Sur le tournage de la vidéo « Somebody to Love » aux Studios Wessex de Londres en 1976 – © Peter Hince

Vous étiez présent pendant leurs tournées, mais aussi pendant leurs performances live à la TV, les enregistrements en studio, et aussi sur le tournage de leurs clips.

Avez-vous des anecdotes sur des concerts ou des enregistrements qui ont eu lieu en France? Et quel est votre meilleur souvenir de manière générale?

Peter Hince : Nous étions à Super Bear* en été 78, à la fin de l’été, parce que nous avions commencé l’album Jazz à Montreux, et je conduisais une vieille camionnette à travers l’Italie jusqu’en France et c’était à nouveau génial. C’était une aventure. À l’époque, nous n’étions que deux roadies et l’ingénieur de studio, et nous étions un peu comme les trois Amigos à l’avant de cette camionnette, en route pour le sud de la France jusqu’à Monte Carlo et toutes ses lumières, c’était très amusant. Nous avons été accueillis à l’hôtel Negresco de Nice, l’un des meilleurs hôtels du monde. Et nous les avons suivis dans les collines, à une heure de Nice, où se trouvait le studio, à Berre-les-Alpes. A ce moment-là, la plupart des pistes d’accompagnement avaient déjà été faites, donc c’était des voix, des overdubs de guitare, ce genre de choses. Je me souviens juste que c’était la même chose que la plupart des autres enregistrements: ça devient un peu ennuyeux quand on n’est pas impliqué. Juste être assis là, à faire une tasse de thé ou à changer les cordes de guitare ou autre… Je sais que le producteur est devenu « créatif » et n’a pas aimé la salle de studio. Nous avions tout le matériel, mais nous ne pouvions pas faire monter la semi-remorque dans les collines. C’était une de ces petites routes de Provence, alors nous avons dû le transférer dans une petite camionnette Citroën et le monter petit à petit. Et puis il y a toutes ces marches dans le studio, et nous avons finalement réussi à l’amener là-bas, à le mettre en place et le producteur a dit : « Je n’aime pas le sol ». Nous avons donc dû tout sortir à nouveau, enrouler le tapis, l’emmener dehors et déplacer tout le matériel à l’extérieur, puis il y a eu une de ces pluies torrentielles que vous avez dans le sud de la France, et c’était l’un des jours où nous n’étions pas très heureux…

En fait, nous avons eu un autre orage incroyable que Brian a enregistré sur son lecteur de cassettes portable, et il est utilisé sur une chanson appelée Dead On Time et on peut entendre toute la pluie et l’orage. Je me souviens aussi qu’il y a eu une sorte d’éclipse lunaire ou quelque chose en rapport avec les étoiles, ce que Brian connaît bien parce qu’il est astrophysicien, qu’il a un diplôme de Docteur et tout ça. Nous étions un peu éparpillés. C’était un petit village, donc… Mais comme tout enregistrement, vous commencez à des heures bizarres, vous travaillez à des heures bizarres et oui, c’était comme une autre session d’enregistrement, sauf que c’était dans le sud de la France. C’était juste un peu plus sympa de prendre l’air là-bas que de se trouver dans les endroits difficiles de Londres où nous étions, donc oui, c’était agréable.

» **DONNÉES ENREGISTRÉES**:
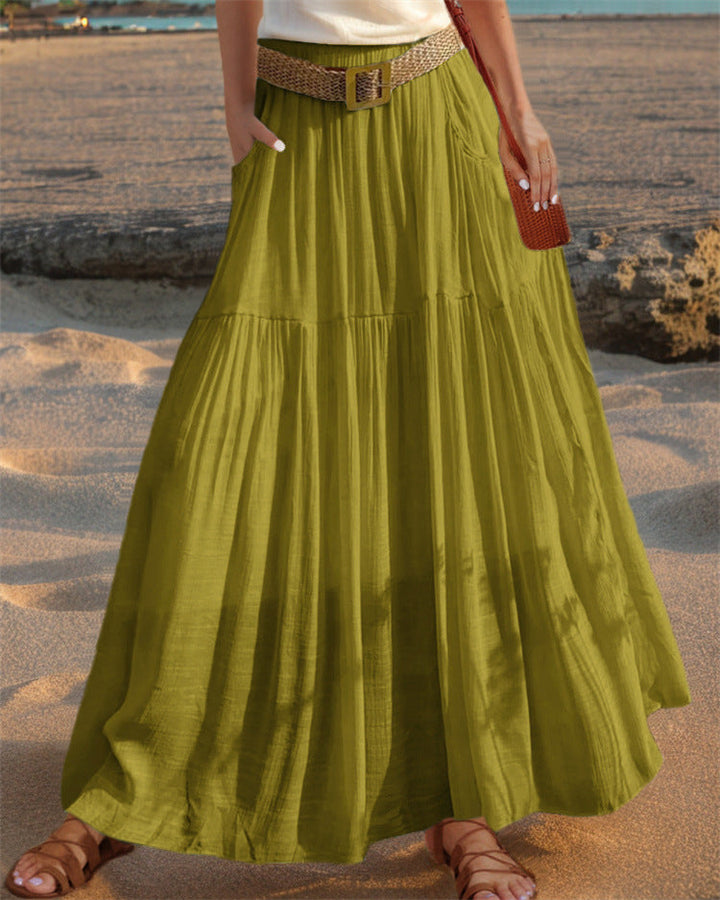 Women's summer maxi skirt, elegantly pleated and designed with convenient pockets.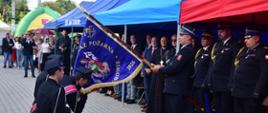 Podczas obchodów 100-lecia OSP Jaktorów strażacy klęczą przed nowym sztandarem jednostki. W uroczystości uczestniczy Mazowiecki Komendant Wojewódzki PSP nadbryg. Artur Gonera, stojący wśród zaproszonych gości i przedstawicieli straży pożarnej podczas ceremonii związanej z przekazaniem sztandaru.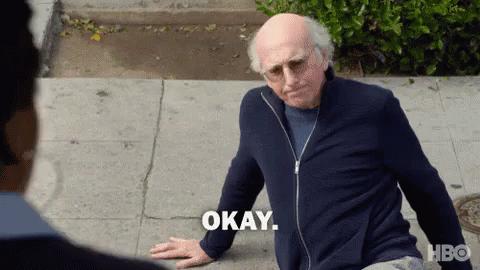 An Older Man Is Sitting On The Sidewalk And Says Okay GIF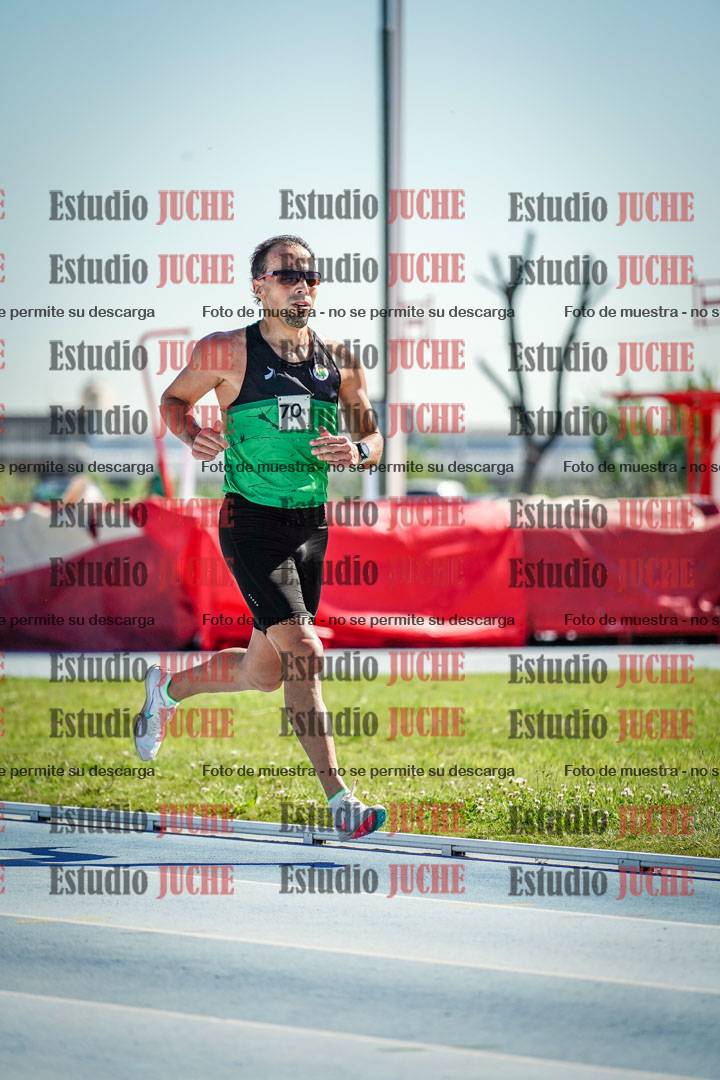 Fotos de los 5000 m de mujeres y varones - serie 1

* * *

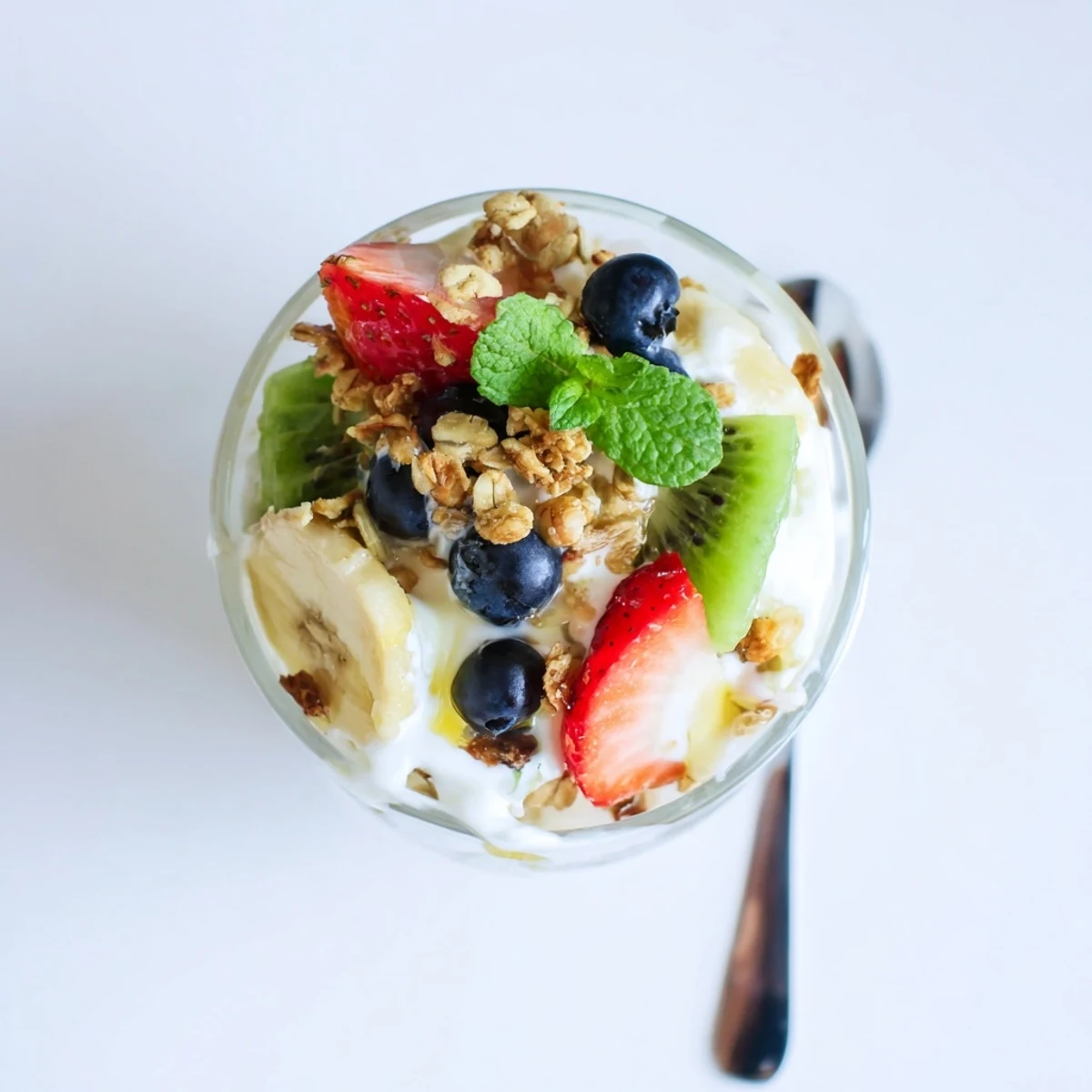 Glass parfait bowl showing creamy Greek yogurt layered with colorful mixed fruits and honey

---

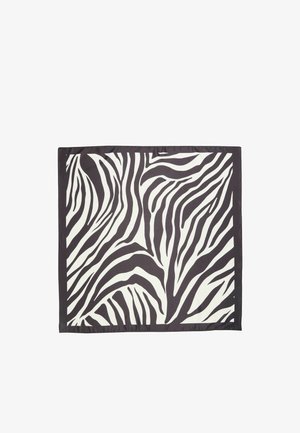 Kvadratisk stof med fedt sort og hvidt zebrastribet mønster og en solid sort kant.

» **TRAVAIL À FAIRE**:
1 > Recopiez fidèlement le passage de l'entretien avec Peter Hince qui va de « Sur le tournage de la » à « de manière générale? ».
2 > Reprenez l'entretien avec Peter Hince là où il s'arrête et poursuivez-le.
Les entrées n'ont aucun rôle dans ce travail.

» **RÉPONSES ATTENDUES**:
1 >
Sur le tournage de la vidéo « Somebody to Love » aux Studios Wessex de Londres en 1976 – © Peter Hince

Vous étiez présent pendant leurs tournées, mais aussi pendant leurs performances live à la TV, les enregistrements en studio, et aussi sur le tournage de leurs clips.

Avez-vous des anecdotes sur des concerts ou des enregistrements qui ont eu lieu en France? Et quel est votre meilleur souvenir de manière générale?

2 >
Le studio n’existe plus. C’est un restaurant maintenant, m’a-t-on dit. Un type m’a contacté et m’a envoyé des photos.

*Super Baer Studios : studio d’enregistrement situé à Berre-les-Alpes (petit village médiéval situé sur les contreforts des Alpes maritimes). Dès 1978, les artistes pouvaient y trouver la tranquillité pour travailler, tout en étant proche de Nice et Monaco. Avec une conception acoustique de pointe réalisée par Tom Hidley (Eastlake Audio), Super Bear a attiré certains des plus grands noms de l’industrie musicale : Queen, les Pink Floyd, Paul McCartney et Ringo Starr, Kate Bush, Police ou Elton John y ont enregistré avant qu’un feu de forêt ne détruise le studio en 1986. Un restaurateur a ensuite racheté l’endroit et reconstruit en 1989. Aujourd’hui, les bâtiments abritent des gîtes ruraux, où l’on peut passer plusieurs nuits.

Et votre meilleur souvenir avec Queen?

Peter Hince : C’est très difficile à dire, je veux dire qu’il y en a eu tellement. Je pense à ce sentiment d’accomplissement quand, vous savez, nous avons joué au Madison Square Garden à New York par exemple. Vous savez que vous avez participé à cela et quand le groupe était vraiment au top. Etre sur scène et sentir l’énergie qui s’y dégage, et vous pouviez par procuration faire partie de ce que vous aviez aidé à créer. C’était assez spécial. Ou quand Fred venait me taper dans le dos et me dire « Merci » ou autre, ce genre de choses.

Le Live Aid était bien sûr magique mais encore plus après. A l’époque, c’était une pression incroyable, nous n’avions guère le temps, il n’y avait pas de soundcheck, mais le groupe a montré pourquoi il était l’un des meilleurs groupes au monde, qu’il pouvait continuer à jouer sans lumière, sans fumée, sans explosions, juste quatre gars. Un groupe de trois musiciens et un chanteur qui n’était pas trop mal non plus.

Évidemment, voyager dans différents endroits. Ouais, il y avait beaucoup de hauts. Juste cette opportunité de passer toute ma vingtaine jusqu’à l’âge de 31 ans. Ouais, juste faire ça, vivre le rêve de beaucoup de gens. Rencontrer de temps en temps une jeune femme en cours de route, ce genre de choses, alors certains jours, j’avais l’impression d’être mort et d’aller au paradis.

Votre livre contient de nombreuses anecdotes très drôles, mais témoigne également de conditions de travail très difficiles et d’une vie coupée des réalités quotidiennes et entièrement dévouée au groupe.

Avez-vous eu l’impression à un moment de vous être oublié vous-même, d’où votre volonté d’arrêter de travailler pour Queen en 1986? Et est-ce que ça a été difficile de quitter cette équipe, qui était un peu comme une deuxième famille?

Peter Hince : J’ai réalisé que je voulais évoluer vers 1984. Je pense que le groupe avait un peu changé, il y avait de la tension, et c’était une période où je pense qu’ils auraient pu se séparer après le Works Tour. Je travaillais plus dur que jamais, et je sentais que je n’étais pas apprécié, et que je n’étais certainement pas très bien récompensé financièrement.

J’avais accompli beaucoup de choses et qu’est-ce que je pouvais faire de mieux? J’ai reçu des offres d’autres groupes, mais je voulais faire quelque chose pour moi, et la photographie a toujours été mon passe-temps avec Queen.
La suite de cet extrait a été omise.